Good question. We had no idea, so we contacted Controlled Demolition Inc., the company that, we discovered, has been solely responsible for every single casino implosion in Las Vegas (and all the non-casino implosions too).
That's right: In October 1993, they blew up the Dunes North Tower; the following July they imploded the South Tower. The next year they dispatched the Landmark, closely followed in 1996 by first the Sands and then the Hacienda. In 1998 they blitzed the Aladdin. They obliterated the El Rancho in October 2000, then from 2001 through 2004, various elements of the Desert Inn bit the dust. 2006 was a bumper year for implosions, with the Castaways in January, Bourbon Street the following month, and the Boardwalk in May. On March 13, 2007, with a big bang we bid adieu to the Stardust, and then, in November, to the New Frontier.
That's a lot of dynamite, the explosive used for structures made from reinforced concrete, like Las Vegas casinos. The New Frontier alone took 1,200 pounds of the stuff and the Stardust 818 pounds, for example. A case of dynamite contains 44 pounds and the average cost (depending on what region of the world you're working in) usually runs around $3.25 per pound, the CDI folks helpfully informed us. At less than $4,000, the tab for explosives on the New Frontier job seems pretty cheap and helps to account for why imploding it is the cheapest way to knock down a reinforced concrete structure.
One thing CDI couldn't and wouldn't give us was the specific price of any individual project. It's an absolute company policy stemming largely from the fact that no two projects are ever alike, so it's unhelpful to compare imploding an apple with an orange, so to speak. The very helpful Stacey Loizeaux, (who's the granddaughter of CDI's founder and has been present for every Vegas implosion) was happy to generalize that somewhere in the $100,000-$400,000 range would be a safe ballpark figure for their part of the demolition process, "depending on numerous project-specific variables."
Case in point. The 16-story 286,440-square-foot New Frontier took nearly 25% more dynamite than the 32-story and nine-story Stardust towers together, with their combined area of 879,601 square feet. The 12-story Hacienda took a whopping 1,125 pounds of explosives (compared with 50 pounds for the 14-story El Rancho), along with 30,600 feet of detonating cord that initiated charges in 4,128 locations, to bring down the three towers in concert. This was because the hotel's three wings were built at three different times under three different building codes, with the two newer towers built with three times the reinforcing of the original one, necessitating a complex progressive collapse pattern to keep to the whole thing safe.

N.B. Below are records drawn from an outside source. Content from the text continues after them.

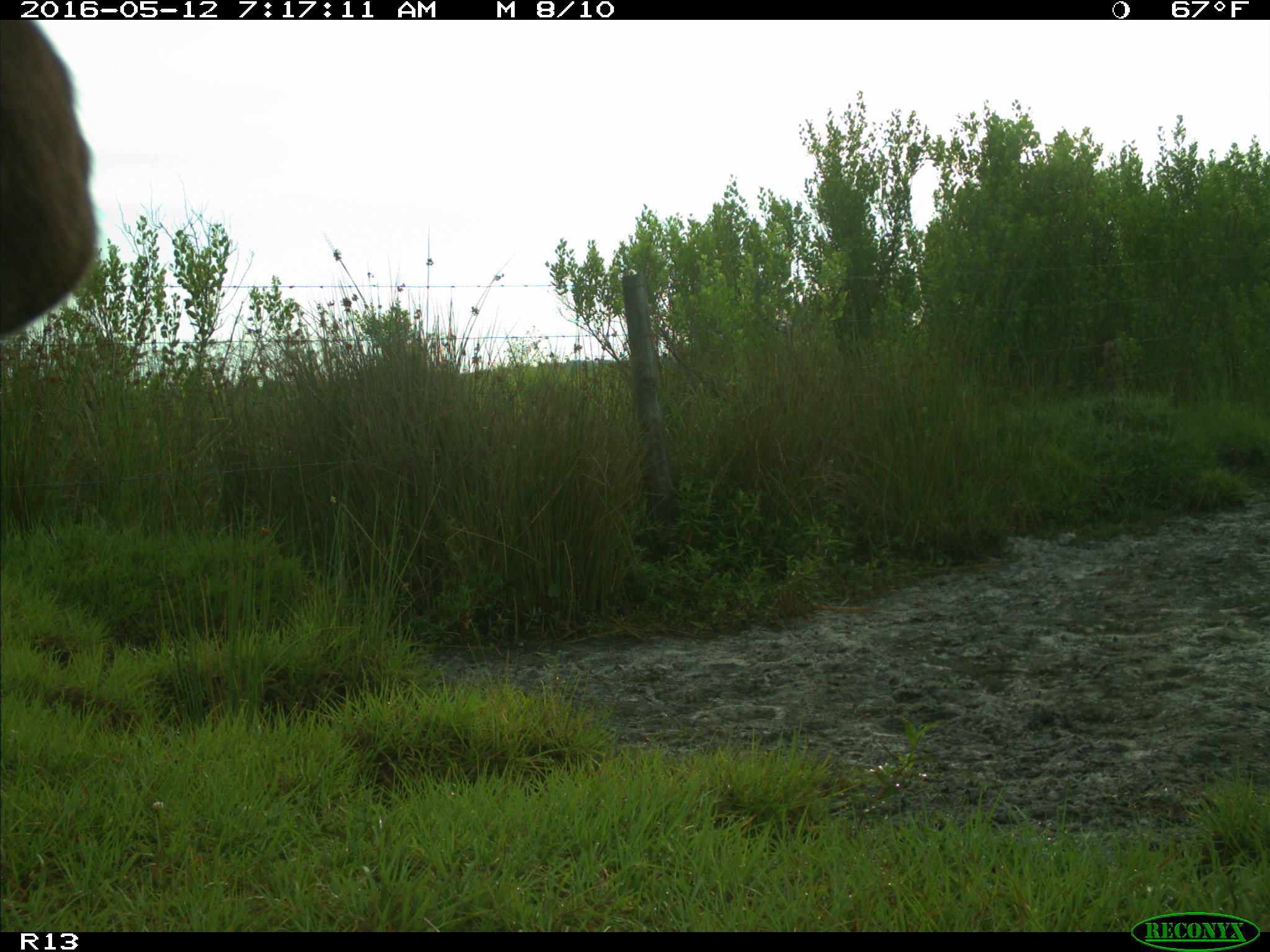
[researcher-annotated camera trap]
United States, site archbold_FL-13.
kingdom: Animalia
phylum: Chordata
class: Mammalia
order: Artiodactyla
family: Bovidae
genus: Bos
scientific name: Bos taurus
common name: domestic cow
Bos taurus (domestic cow).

The spectacle, which took place on New Year's Eve 1996, was enhanced by a massive fireworks display that preceded the implosion and culminated in a 150-foot-diameter fireball (using 110 gallons of gasoline) from the roof of the central tower exactly at midnight.
The Landmark was another tricky customer to fell. While a large vacant lot to the northwest of the structure provided an ideal lay-down area for the tower, CDI’s structural assessment revealed that the front half of the tower would naturally shear off of the back half, possibly endangering the nearby intersection of Paradise Rd. and Convention Center Drive. So a delay pattern was developed, which permitted the front half of the structure to crush at different levels as it reached grade, while the rear half remained full height, with a notch in the direction of fall at the bottom, creating an eccentric load and the rotational moment to move both halves of the structure toward the fall area. It worked like a dream and was captured on celluloid for a scene in Tim Burton’s Mars Attacks.

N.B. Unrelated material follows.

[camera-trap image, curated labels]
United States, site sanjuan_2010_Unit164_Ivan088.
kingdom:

Of course, the "explosion"* is only one element of the total cost of demolition. The other major factor is the removal of all the debris afterwards.
As far as the Stardust is concerned, everything not steel or concrete (including the tinted windows) was removed prior to the implosion, with much of the contents auctioned off or else salvaged for reuse in other Boyd Gaming projects (see QoD 12/13/07). When asked at the time to put a figure on the total cost of removing the Stardust from the skyline, a spokesman was unable to quote an exact number, but said it was "in the millions." We checked back with him while researching this answer and that's still the official line -- they haven't and aren't planning to release specific figures, but we'd take a guess that it's in the low seven figures.

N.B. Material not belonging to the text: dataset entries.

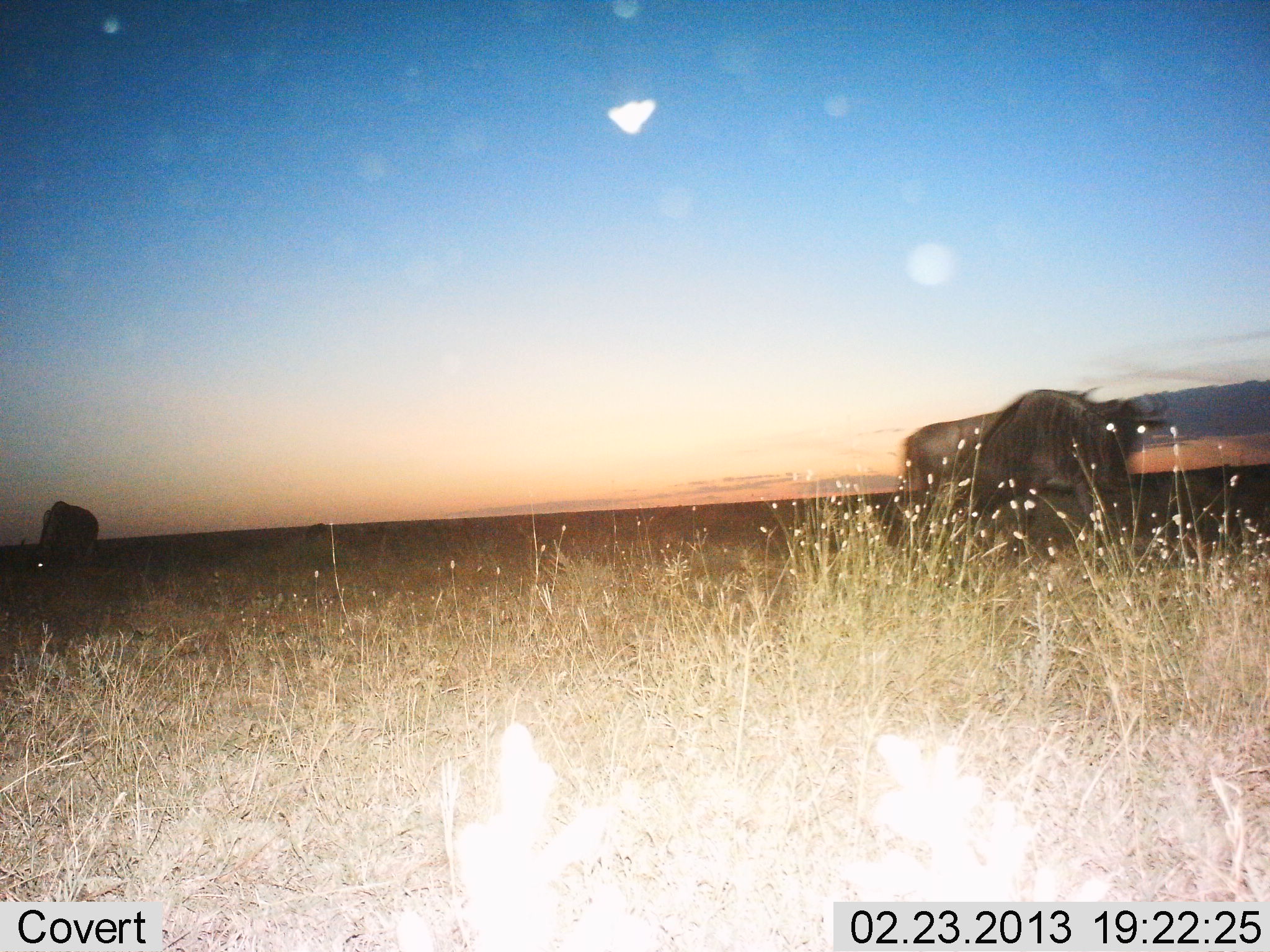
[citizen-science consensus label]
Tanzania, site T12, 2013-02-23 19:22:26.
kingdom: Animalia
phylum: Chordata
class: Mammalia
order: Artiodactyla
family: Bovidae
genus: Connochaetes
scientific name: Connochaetes taurinus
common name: blue wildebeest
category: wildebeest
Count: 3.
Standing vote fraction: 60%.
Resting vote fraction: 0%.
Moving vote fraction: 20%.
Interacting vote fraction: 0%.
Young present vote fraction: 0%.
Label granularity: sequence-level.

The site will become home to the $4 billion Echelon Place hotel-casino complex, scheduled to open in the third quarter of 2010.
*Although the building appears to collapse in on itself, technically it's not an implosion, which entails destruction from external rather than internal forces. However, the wife of CDI’s founder adopted the term "implosion" way back as a gentler way of describing the process, and it's been used ever since.